- _Given records_:
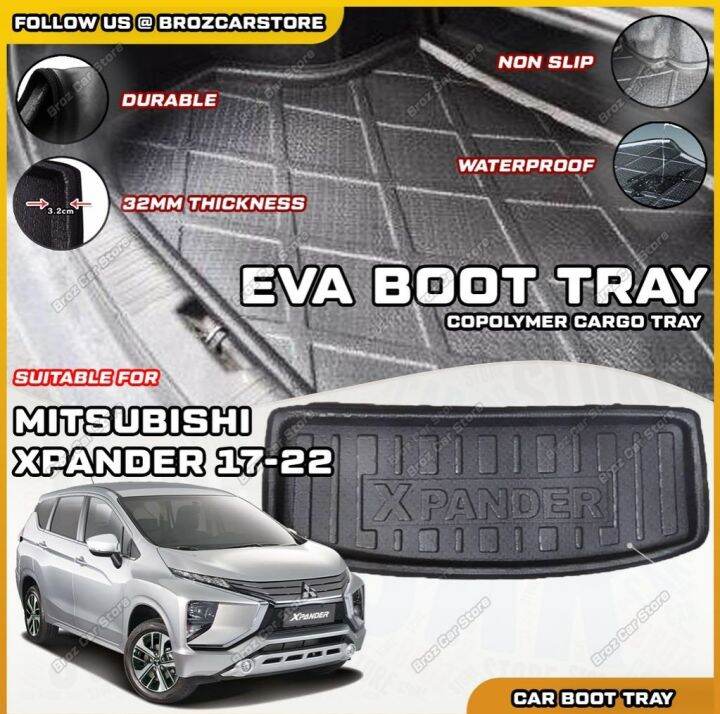 For Mitsubishi Xpander 17 22 EVA Copolymer Car Boot Tray Luggage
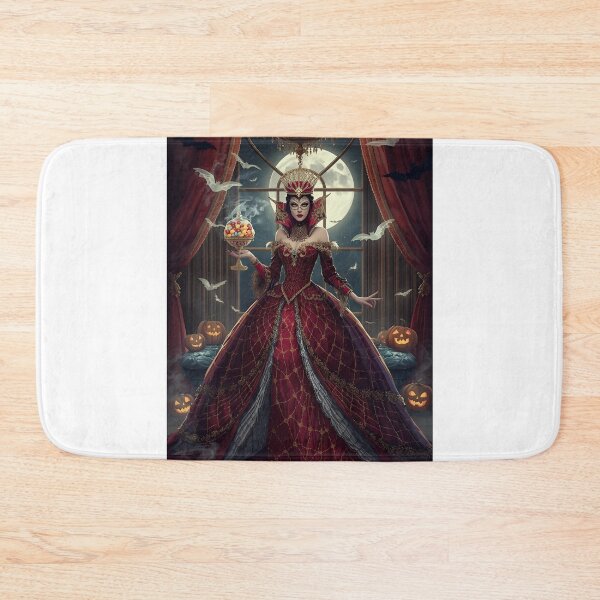 Item preview, Queen of Halloween – Luxury Glamour Fantasy Illustration designed and sold by RAKO13.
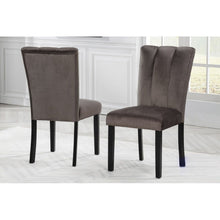 Load image into Gallery viewer, Dining Chairs With Pedestal Base (Set of 2) - Black / Brown
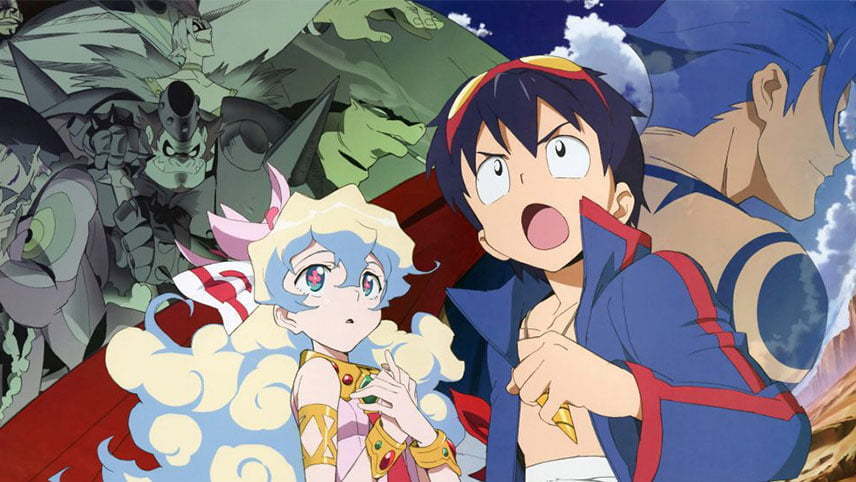 بهترین انیمه های جنگی - Gurren Lagann (گورن لاگان)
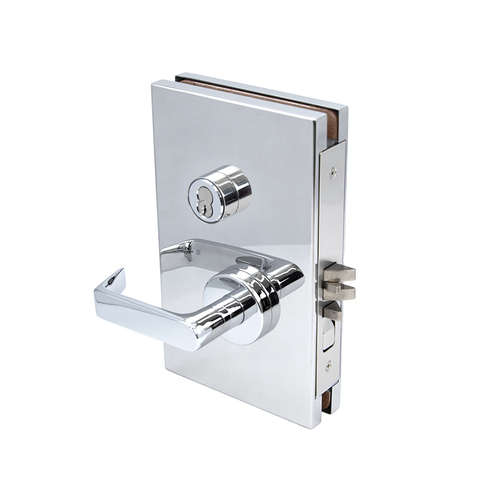 6" x 10" LH Center Lock Office Function - Polished Stainless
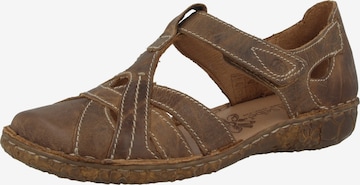 JOSEF SEIBEL Sandals 'Rosalie' in Brown: front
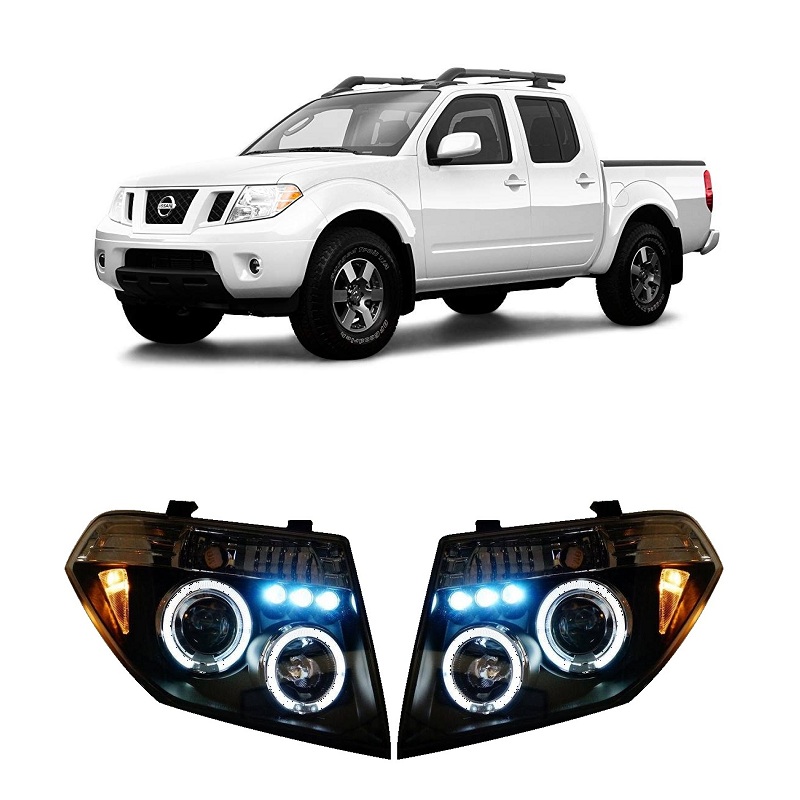 Nissan Navara D40 2005-2011 LED Headlights - Angel Eyes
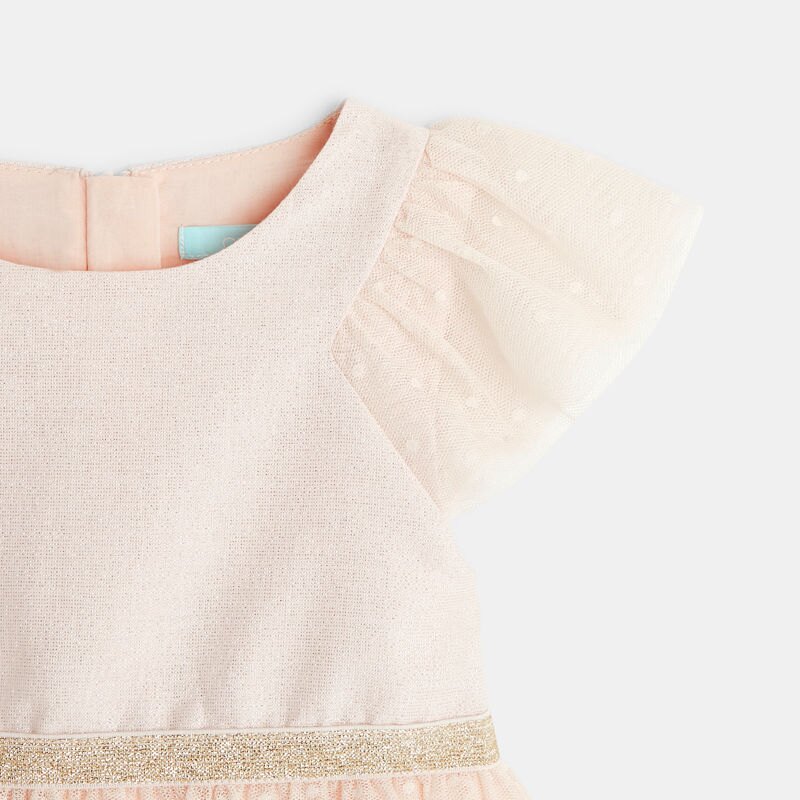 Robe de fête brillante rose bébé fille Rose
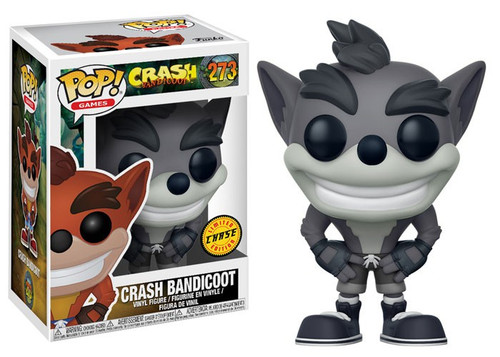 Funko POP! Games Crash Bandicoot Vinyl Figure #273 [Black & White Chase Version, Damaged Package]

- _Task instructions_: Without the images, print all of the lines above exactly.

- _Answer to this exercise_:
 For Mitsubishi Xpander 17 22 EVA Copolymer Car Boot Tray Luggage
 Item preview, Queen of Halloween – Luxury Glamour Fantasy Illustration designed and sold by RAKO13.
 Load image into Gallery viewer, Dining Chairs With Pedestal Base (Set of 2) - Black / Brown
 بهترین انیمه های جنگی - Gurren Lagann (گورن لاگان)
 6" x 10" LH Center Lock Office Function - Polished Stainless
 JOSEF SEIBEL Sandals 'Rosalie' in Brown: front
 Nissan Navara D40 2005-2011 LED Headlights - Angel Eyes
 Robe de fête brillante rose bébé fille Rose
 Funko POP! Games Crash Bandicoot Vinyl Figure #273 [Black & White Chase Version, Damaged Package]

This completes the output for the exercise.